Beralih ke visual, rasanya film ini menjadi obat rindu dan surat cinta para pembuatnya kepada sinema Indonesia di era tersebut. Berlatar waktu di akhir tahun 80an dan awal 90an, "Seperti Dendam, Rindu Harus Dibayar Tuntas" berusaha menghadirkan estetika sinema dari era tersebut melalui banyak cara. Salah satunya adalah penggunaan seluloid.
Sang sutradara sebelumnya menjelaskan bahwa referensi gambar sangat dipengaruhi oleh imaji yang terekam dalam berbagai acara TVRI seperti "Flora dan Fauna", "Sesame Street", hingga "Si Unyil" yang kebanyakan menggunakan medium pita seluloid 16mm.
"Bagi saya, 16 mm adalah representasi realita sehari-hari yang paling tepat untuk menggambarkan perasaan dan ingatan saya terhadap periode 80-90an.

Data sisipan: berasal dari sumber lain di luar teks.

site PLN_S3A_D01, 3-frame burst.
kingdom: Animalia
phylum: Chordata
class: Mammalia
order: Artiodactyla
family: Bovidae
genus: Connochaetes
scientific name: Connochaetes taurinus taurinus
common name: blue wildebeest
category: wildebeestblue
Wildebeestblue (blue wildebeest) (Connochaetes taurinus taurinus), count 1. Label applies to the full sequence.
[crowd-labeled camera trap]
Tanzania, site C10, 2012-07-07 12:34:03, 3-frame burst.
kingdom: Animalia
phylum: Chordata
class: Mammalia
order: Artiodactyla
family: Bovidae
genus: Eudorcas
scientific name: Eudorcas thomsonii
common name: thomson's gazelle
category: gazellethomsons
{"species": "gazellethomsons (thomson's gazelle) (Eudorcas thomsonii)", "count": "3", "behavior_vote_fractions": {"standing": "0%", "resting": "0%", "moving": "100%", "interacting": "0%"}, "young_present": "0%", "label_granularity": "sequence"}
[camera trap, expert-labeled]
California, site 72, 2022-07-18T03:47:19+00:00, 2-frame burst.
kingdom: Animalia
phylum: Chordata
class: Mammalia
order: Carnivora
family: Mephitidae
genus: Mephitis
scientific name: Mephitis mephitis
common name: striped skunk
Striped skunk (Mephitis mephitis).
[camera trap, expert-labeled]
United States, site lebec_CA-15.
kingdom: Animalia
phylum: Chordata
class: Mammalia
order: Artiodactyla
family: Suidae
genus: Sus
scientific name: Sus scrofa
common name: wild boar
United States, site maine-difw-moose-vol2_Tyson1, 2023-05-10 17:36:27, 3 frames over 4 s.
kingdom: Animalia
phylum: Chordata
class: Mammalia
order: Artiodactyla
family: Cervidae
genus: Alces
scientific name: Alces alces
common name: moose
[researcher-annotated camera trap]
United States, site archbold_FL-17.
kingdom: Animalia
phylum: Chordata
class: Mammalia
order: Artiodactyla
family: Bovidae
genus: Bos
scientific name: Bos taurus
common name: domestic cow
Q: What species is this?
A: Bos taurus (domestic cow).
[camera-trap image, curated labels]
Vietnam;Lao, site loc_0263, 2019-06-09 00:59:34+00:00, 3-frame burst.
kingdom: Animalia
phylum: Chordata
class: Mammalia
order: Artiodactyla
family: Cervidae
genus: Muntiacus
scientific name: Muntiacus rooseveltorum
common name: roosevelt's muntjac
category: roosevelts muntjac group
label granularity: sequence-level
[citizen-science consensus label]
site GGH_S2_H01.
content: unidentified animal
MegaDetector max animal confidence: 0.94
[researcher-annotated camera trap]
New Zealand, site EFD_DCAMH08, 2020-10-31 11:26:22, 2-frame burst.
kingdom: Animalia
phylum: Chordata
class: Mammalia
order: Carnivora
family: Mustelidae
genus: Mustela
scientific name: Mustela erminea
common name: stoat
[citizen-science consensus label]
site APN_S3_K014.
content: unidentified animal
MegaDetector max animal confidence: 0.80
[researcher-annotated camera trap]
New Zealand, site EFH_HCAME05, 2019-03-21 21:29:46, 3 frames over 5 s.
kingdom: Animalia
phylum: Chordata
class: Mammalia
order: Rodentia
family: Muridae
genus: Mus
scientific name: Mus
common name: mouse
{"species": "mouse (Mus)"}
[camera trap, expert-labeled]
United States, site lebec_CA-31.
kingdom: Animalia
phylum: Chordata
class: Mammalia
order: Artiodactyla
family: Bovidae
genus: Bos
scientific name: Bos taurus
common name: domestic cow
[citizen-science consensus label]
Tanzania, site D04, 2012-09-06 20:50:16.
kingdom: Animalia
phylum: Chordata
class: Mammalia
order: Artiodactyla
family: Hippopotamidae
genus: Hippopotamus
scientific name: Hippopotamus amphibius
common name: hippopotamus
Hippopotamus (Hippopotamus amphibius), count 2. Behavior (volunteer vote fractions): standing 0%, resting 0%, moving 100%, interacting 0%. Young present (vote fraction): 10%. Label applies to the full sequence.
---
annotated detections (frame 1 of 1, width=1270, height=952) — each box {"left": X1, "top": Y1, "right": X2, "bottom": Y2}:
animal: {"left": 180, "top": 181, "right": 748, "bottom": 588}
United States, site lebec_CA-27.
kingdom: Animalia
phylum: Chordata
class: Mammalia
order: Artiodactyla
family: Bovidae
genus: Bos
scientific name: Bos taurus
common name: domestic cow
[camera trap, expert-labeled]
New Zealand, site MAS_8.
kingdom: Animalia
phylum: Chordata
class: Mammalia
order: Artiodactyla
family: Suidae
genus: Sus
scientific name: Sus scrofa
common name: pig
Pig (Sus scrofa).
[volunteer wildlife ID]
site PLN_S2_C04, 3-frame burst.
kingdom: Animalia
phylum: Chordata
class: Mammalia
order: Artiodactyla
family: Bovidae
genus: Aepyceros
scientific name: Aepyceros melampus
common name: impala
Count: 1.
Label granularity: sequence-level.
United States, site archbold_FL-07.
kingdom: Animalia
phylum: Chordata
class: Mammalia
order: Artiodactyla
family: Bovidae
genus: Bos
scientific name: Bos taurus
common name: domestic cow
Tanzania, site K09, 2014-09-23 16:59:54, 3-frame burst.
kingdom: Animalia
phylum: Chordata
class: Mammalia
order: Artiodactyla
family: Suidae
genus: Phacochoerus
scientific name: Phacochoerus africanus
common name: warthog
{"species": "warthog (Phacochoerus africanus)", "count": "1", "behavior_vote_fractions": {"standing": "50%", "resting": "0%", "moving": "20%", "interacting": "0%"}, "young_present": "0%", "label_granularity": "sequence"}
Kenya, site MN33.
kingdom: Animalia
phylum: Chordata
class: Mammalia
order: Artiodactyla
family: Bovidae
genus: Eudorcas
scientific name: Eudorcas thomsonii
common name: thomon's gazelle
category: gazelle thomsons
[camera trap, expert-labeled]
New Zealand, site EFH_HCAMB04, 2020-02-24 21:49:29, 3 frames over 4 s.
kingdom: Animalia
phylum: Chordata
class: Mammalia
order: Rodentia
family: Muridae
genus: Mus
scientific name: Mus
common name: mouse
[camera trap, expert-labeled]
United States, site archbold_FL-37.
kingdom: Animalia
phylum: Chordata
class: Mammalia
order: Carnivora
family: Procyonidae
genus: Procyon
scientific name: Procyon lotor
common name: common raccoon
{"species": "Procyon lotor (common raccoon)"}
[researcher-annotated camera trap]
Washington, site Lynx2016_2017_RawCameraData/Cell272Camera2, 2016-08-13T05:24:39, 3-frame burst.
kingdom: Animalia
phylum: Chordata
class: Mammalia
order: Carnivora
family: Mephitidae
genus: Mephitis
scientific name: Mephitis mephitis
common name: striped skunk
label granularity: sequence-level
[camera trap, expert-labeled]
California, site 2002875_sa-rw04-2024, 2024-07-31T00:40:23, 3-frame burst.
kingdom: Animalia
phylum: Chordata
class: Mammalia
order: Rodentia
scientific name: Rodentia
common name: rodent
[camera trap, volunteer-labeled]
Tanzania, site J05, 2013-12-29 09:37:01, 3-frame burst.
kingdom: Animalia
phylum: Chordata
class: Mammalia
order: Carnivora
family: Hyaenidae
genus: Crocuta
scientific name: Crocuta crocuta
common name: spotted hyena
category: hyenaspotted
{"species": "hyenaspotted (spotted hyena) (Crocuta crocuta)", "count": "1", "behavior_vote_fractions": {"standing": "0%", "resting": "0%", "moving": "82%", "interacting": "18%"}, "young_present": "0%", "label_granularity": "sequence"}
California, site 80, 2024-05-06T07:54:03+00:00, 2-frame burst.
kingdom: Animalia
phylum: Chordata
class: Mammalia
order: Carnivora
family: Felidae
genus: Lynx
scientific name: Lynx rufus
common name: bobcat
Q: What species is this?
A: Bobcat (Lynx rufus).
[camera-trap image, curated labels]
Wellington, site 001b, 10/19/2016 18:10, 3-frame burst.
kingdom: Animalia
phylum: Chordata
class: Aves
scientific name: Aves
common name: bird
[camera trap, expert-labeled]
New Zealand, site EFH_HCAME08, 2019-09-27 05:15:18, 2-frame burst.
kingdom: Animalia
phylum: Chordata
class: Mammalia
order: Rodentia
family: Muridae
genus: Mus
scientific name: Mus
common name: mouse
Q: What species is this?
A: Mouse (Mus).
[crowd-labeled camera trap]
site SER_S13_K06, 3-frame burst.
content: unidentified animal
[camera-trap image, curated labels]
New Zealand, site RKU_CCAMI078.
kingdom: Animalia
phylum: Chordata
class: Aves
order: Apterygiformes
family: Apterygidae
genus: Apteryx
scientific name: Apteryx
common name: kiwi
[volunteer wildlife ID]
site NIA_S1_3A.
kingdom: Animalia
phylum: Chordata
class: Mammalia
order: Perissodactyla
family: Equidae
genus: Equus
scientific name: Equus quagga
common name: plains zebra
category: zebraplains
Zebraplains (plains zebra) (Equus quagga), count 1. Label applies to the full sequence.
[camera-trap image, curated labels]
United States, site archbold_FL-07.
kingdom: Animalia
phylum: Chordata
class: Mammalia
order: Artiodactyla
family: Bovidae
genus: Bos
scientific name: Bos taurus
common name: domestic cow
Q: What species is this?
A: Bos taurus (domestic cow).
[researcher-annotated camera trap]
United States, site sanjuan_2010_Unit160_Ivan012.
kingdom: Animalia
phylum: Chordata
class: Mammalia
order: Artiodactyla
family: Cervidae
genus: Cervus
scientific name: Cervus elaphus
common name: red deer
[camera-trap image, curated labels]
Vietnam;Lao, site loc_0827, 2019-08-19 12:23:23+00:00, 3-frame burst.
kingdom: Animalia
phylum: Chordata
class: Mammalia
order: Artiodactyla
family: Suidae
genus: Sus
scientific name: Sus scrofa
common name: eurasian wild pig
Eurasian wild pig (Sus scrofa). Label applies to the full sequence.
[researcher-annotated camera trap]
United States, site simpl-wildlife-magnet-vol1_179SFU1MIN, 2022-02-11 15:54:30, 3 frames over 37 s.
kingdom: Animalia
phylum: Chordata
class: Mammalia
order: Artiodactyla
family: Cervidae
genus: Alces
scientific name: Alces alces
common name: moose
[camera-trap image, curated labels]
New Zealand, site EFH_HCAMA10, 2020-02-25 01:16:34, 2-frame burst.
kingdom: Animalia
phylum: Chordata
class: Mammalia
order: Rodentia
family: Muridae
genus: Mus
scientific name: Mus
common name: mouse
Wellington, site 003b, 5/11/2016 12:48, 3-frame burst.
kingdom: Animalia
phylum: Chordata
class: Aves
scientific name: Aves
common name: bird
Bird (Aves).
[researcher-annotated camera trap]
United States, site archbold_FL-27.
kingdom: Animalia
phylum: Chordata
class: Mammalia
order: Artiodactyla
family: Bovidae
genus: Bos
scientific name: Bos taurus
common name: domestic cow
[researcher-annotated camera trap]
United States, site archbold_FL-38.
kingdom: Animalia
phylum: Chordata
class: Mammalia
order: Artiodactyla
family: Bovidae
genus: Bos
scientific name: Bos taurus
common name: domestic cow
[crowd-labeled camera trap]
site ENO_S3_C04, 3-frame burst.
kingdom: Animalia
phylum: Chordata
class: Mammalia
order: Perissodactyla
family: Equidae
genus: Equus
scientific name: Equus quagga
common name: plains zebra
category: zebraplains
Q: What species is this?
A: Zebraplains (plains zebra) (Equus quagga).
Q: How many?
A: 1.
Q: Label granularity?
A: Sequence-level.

Tentu saja keinginan menggunakan pita seluloid dalam proses shooting film ini perlu didukung oleh para produser yang gigih dalam merealisasikannya," kata Edwin.
Pita seluloid, selain harganya yang sedikit lebih mahal dibandingkan dengan medium digital, di Indonesia tidak ada lagi laboratorium dan distributor pita film 16mm.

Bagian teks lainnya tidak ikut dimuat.